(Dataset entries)
········

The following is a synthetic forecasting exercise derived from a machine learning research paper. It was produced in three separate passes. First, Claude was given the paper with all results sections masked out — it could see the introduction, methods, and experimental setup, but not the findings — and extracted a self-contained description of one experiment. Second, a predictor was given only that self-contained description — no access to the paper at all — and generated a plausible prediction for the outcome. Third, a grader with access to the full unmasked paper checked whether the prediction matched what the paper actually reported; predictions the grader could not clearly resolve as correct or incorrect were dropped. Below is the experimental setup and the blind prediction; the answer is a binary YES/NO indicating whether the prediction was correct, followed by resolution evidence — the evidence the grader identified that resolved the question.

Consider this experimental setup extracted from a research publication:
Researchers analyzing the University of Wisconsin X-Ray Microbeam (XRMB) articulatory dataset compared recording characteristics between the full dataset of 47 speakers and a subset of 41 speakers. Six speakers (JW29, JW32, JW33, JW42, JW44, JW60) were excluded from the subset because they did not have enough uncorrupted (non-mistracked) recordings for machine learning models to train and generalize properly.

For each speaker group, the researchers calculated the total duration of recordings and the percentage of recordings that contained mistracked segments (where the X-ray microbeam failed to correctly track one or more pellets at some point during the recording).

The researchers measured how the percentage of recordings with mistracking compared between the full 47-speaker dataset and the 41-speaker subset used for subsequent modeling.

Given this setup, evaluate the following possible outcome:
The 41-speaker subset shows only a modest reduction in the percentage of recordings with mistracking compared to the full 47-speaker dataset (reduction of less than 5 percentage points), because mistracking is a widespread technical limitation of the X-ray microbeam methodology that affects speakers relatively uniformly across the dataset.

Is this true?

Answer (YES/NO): NO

········

Task directions =>
Where the word "recordings" appears in a line of the entries above, count that line; give only the number.

Result of this task =>
4